Will, once again, you are on target with your analysis. Prejudice. Trust. Change. These are all very much in play in the story. In fact, hearkening back to Judy’s monologue in the Denouement, she touches on all three:
“I thought this city would be a perfect place where everyone got along and anyone could be anything. Turns out, life’s a little bit more complicated than a slogan on a bumper sticker. Real life is messy. We all have limitations. We all make mistakes. Which means, hey, glass half full, we all have a lot in common. And the more we try to understand one another, the more exceptional each of us will be. But we have to try. So no matter what kind of person you are, I implore you: Try. Try to make the world a better place. Look inside yourself and recognize that change starts with you.”

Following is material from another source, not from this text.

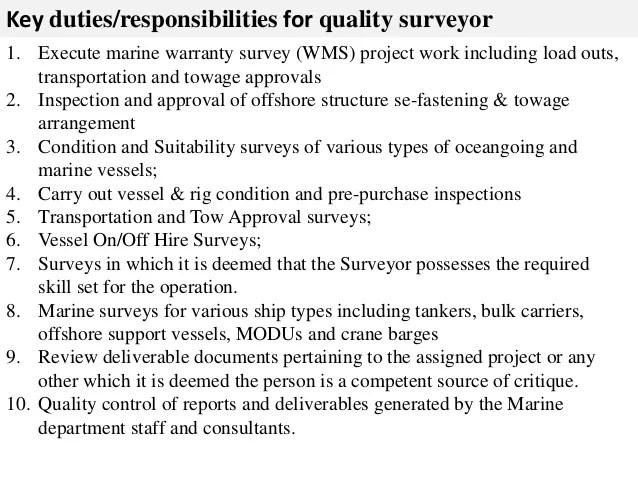 project management job descriptions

“We all have a lot in common”: This is the antithesis of prejudice and now Judy can say that with conviction based on experience, not some idealized assertion based on some gauzy view of Zootopia being a “perfect place”.

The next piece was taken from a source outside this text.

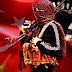 SOS!! ΕΡΧΕΤΑΙ ΙΣΛΑΜΙΚΗ ΕΞΕΓΕΡΣΗ ΣΤΗΝ ΕΛΛΑΔΑ ΚΑΤΟΠΙΝ ΕΝΤΟΛΗΣ ΕΡΝΤΟΓΑΝ! (ΒΙΝΤΕΟ)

“The more we try to understand one another… we have to try”: That implies trust. An individual cannot try unless they trust in The Other. Again, this is a lesson Judy has learned through her experiences in the story.
“Look inside yourself and recognize that change starts with you”: An on the nose affirmation of the potential each of us has to change.
Of course, the dark subtext through all of these themes is FEAR. Fear of The Other. Fear our trust will be misplaced. Fear that we won’t change or change for the worse. That’s one reason the movie is so relevant in today’s climate because there is so much fear and prejudice rising up. Everybody would do well to watch the movie!
An interesting note raised by Paul L in a previous thread is how Zootopia manages to get across some pretty heavy thematic content without coming off as preachy. Part of that is it’s so damned entertaining and fun. But part of it is that this central theme about prejudice is grounded in the story’s central conceit — predators and prey living side-by-side. Their biases are right there for all to see so the subject matter is naturally in play through character interactions and dynamics.
Good work, Will, and thanks for your observations!